Par Jacques Bidet, philosophe, professeur à l’université Paris-X (*).

jeudi 1er février 2007

paru dans l’Humanité du 3 février 2007.

La gauche antilibérale est-elle condamnée à une concurrence suicidaire ?


Le nom de Bové est donc lui aussi sorti du chapeau. Et nous voilà avec deux consensus et trois candidats. Quelle surabondance ! Non seulement ils ont le même programme mais chacun de nous pourra choisir celui ou celle qui lui semble capable de le défendre au mieux. Situation totalement inédite, on l’avouera, dans toute l’histoire de la démocratie occidentale !

Ils défendent une gauche de gauche. Ils ne veulent pas être d’un gouvernement social-libéral. Ils ne seront pas non plus prisonniers d’une majorité parlementaire, puisqu’ils ont approuvé, chacun à sa façon il est vrai, un texte en 125 points qui dit sur quelle base ils voteront.

Pas d’euphorie pourtant, car on n’en est pas encore là. Il s’agit déjà de se compter. Et toute la question est de savoir si nous allons ainsi nous diviser ou nous additionner. Ce qui, comme on le sait, conditionne passablement la suite, législative, municipale et sociale.

Les organisations politiques fondées à une autre époque en portent la marque. Cela ne signifie pas qu’il faille les brader. On ne peut recommander aux militants du PCF de briser leur machine. Il y aurait beaucoup à perdre pour tous. L’époque est révolue où il avait assez d’envergure pour rassembler autour de lui. Il a évolué, il est de toutes les luttes, anciennes et nouvelles. Mais la grande entreprise où s’enracinait sa force, son influence sur le monde du travail et une part de sa culture, a été coupée en morceaux, jetée au vent néolibéral. L’ambition de la LCR de remplacer l’ancien parti par un nouveau, pur de toute compromission, ne rencontre qu’un écho limité. Personne n’a le monopole de ceux qui gagnent moins de 1 000 euros par mois : ils se trouvent dispersés dans une infinité de situations sociales diverses. Comment reconstruire l’unité ?

Consignes =
1) D'après le texte sur la gauche antilibérale, en combien de points est rédigé le texte approuvé par les trois candidats ?
2) Poursuivez le texte sur la gauche antilibérale à la suite de sa dernière phrase.

Entrées de données =
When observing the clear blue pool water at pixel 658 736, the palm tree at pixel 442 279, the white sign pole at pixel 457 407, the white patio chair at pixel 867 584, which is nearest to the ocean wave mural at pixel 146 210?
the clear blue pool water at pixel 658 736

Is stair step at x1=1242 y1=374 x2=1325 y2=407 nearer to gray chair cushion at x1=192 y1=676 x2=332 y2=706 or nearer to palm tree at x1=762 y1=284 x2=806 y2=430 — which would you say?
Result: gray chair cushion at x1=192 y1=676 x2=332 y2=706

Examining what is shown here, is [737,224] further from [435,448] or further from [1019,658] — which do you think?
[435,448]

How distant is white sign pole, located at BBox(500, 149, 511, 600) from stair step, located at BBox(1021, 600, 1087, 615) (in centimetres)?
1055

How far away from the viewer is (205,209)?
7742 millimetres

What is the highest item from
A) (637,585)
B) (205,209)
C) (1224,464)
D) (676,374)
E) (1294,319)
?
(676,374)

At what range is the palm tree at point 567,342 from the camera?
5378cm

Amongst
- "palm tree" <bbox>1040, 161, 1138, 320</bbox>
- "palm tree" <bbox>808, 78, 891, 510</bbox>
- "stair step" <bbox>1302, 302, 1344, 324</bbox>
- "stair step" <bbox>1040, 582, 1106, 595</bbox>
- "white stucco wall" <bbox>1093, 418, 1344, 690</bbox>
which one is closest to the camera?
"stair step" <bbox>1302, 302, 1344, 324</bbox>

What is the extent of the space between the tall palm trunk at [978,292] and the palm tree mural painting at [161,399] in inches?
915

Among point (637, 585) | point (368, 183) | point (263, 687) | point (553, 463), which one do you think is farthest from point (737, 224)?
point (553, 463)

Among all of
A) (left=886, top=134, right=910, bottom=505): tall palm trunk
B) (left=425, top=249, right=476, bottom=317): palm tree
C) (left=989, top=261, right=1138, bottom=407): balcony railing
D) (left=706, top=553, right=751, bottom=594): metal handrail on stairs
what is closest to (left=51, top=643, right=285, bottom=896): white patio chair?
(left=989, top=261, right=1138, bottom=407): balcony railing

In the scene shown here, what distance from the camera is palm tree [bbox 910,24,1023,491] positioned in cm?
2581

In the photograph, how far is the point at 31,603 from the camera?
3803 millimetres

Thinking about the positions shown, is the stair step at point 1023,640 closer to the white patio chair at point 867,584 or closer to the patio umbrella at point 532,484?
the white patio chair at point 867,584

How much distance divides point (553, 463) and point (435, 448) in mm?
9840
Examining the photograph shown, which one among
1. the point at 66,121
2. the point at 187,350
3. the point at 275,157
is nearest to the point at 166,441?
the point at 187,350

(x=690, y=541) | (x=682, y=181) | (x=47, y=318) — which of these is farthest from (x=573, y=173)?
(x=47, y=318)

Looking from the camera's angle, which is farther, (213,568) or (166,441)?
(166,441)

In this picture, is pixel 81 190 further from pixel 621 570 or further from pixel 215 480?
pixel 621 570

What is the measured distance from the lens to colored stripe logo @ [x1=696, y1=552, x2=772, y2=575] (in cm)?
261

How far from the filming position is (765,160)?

Réponses =
1) Il est rédigé en 125 points.

2)
La candidature de José Bové n’apporte pas seulement la part de rêve et de révolte, cette distance minimale sans laquelle les choses les plus évidentes, comme la mort programmée de la planète ou la misère des banlieues, apparaissent comme des choses auxquelles on ne peut que se résigner. Si elle ne se traduit pas en josébovémanie, c’est qu’elle est portée par un contexte dont il faut comprendre le positif.

Le mouvement en sa faveur provient nettement du pôle associatif de l’ensemble antilibéral. Mais qu’est-ce que cela veut dire ? Pourquoi s’engage-t-on aujourd’hui dans toutes ces associations, syndicats, réseaux, collectifs éphémères sur les terrains les plus divers de l’éducation, de la santé, de l’information, des prisons, du féminisme, de la culture, du handicap, de l’enfance, du sport, de l’écologie, des sans-toit et des sans-papiers, des illettrés et des affamés, pour l’altermondialisme, contre le racisme, l’homophobie ? L’entreprise et la cité d’où ont surgi les partis sont bien sûr toujours les premiers lieux de vie, de solidarité et de lutte sociale. Mais, de plus en plus, dans une complexité sociale croissante et mouvante, chacun relève de multiples transversalités dans laquelle il retrouve son semblable, frappé comme lui, et avec lequel il peut lutter, gagner.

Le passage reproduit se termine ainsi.